Exercise requirements:
A - In the forum thread about the Magee Retiring Gunner, why does johnds want a retiring gunner that is small?
B - Write the next part of the forum thread about the Magee Retiring Gunner, starting right after its final line.
[Reading passage Boundary: Start]
# Magee Products Retiring Gunner



## johnds (Nov 1, 2004)

Anyone try out a Magee Retiring Gunner? I'm looking for a retiring gunner for use w/ wingers that is pretty portable - need something that is small because my dog box storage is pretty full at this point.

John Sigler


----------



## Jthweatt (Sep 26, 2011)

Yes they seemed to work great with the wingers. Everything mr. Lou makes is top notch. He spends a lot of his time researching and trying out the new ideas in his own time. I saw them work and bought 3 right then. Call Lou Magee @ 901-574-9998. Everything Lou has out are all terriferric pieces of training equipment. Great guy to deal with as well!


----------



## Gooseman (Jan 24, 2010)

He makes a very good product. He runs field trails also. Very nice man. If I need anything else I will go there first.


----------



## savage25xtreme (Dec 4, 2009)

The thing I don't like about the Magee retired gunner is that in heavy cover it isn't tall enough.


----------



## L Magee (May 12, 2005)

Quote: "The thing I don't like about the Magee retired gunner is that in heavy cover it isn't tall enough." Gavin B.
[Reading passage Boundary: End]
[Listed records Boundary: Start]
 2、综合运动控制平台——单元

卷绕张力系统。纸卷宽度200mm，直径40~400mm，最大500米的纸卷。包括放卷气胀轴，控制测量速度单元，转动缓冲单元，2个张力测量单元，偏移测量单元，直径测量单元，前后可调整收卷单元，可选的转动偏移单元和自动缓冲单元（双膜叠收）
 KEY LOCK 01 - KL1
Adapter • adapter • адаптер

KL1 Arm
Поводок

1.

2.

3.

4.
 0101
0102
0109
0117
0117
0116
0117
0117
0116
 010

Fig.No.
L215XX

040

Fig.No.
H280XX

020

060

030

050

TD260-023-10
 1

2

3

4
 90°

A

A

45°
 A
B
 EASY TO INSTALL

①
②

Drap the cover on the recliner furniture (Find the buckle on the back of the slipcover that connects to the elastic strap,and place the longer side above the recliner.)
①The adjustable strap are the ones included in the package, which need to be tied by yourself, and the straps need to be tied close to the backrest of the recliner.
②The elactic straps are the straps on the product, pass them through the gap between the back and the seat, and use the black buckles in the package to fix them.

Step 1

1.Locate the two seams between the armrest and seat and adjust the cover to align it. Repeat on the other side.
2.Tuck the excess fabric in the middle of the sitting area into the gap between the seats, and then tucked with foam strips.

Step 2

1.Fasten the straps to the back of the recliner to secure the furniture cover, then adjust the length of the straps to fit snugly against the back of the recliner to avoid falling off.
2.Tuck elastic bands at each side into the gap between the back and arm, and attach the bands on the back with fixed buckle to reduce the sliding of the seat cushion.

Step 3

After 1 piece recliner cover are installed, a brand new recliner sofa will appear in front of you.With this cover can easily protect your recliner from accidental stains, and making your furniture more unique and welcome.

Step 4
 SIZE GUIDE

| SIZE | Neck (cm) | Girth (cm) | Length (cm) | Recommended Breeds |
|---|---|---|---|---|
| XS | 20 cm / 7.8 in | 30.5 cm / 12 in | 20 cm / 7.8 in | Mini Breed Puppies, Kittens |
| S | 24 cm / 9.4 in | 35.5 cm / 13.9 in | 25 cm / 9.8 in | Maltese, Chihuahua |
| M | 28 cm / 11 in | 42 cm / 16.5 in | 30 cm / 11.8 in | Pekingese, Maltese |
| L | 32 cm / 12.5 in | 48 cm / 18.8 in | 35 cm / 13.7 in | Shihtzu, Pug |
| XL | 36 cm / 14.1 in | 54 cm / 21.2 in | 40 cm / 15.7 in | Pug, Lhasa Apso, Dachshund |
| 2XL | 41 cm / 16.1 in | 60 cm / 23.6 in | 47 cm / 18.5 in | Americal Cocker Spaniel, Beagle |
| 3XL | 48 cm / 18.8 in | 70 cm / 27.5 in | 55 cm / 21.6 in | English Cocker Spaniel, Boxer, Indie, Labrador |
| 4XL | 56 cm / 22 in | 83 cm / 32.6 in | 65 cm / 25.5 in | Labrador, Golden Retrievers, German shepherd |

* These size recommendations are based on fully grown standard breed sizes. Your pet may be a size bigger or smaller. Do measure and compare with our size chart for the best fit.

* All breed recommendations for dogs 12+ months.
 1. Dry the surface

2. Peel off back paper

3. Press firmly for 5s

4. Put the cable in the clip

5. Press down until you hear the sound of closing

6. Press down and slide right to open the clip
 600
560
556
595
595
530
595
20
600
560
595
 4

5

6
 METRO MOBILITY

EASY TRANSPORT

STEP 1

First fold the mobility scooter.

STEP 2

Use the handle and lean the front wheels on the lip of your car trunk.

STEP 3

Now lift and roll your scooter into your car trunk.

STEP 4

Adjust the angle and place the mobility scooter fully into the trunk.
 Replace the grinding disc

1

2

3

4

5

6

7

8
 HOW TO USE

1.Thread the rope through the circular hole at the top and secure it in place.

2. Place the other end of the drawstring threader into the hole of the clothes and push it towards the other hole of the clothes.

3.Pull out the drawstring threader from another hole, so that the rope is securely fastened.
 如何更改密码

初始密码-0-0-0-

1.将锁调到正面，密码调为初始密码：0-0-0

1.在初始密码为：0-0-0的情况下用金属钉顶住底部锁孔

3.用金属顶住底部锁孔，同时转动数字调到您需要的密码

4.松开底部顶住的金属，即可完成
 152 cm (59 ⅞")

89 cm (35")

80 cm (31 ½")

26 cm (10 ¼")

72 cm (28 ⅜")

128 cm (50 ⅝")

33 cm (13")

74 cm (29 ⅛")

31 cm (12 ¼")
[Listed records Boundary: End]
Exercise responses:
A - His dog box storage is pretty full.

B -
Gavin, if you have purchased a retiring winger from me and do not like the product, I will gladly take the product back and refund your money along with shipping. (As stated in my web site) This is the first time I have heard anyone say the camo material is not tall enough. How much taller would like it to be? Keep in mind, the tall the camo material is the shorter the white material will be. We are limited in height to your wingers height. Am always looking for ways to improve my products and would like your input.


----------



## savage25xtreme (Dec 4, 2009)

Lou,

Not the camo material, the white piece. It comes up to just below top roller on a winger, which is probably... 5ft from the ground? I would really like it if that was more like 6ft. Which is not possible unless you elevate the winger.

Your going to laugh, but this is my retired gunner. It has the same limitation yours does, in heavy cover or rolling terrain I wish it was about a foot to 18" taller. It is a stick with a hanger zip tied to it that spans the basket face. As the bird comes out it hits the stick popping it out of the far ring and the shirt and stick falls to the ground.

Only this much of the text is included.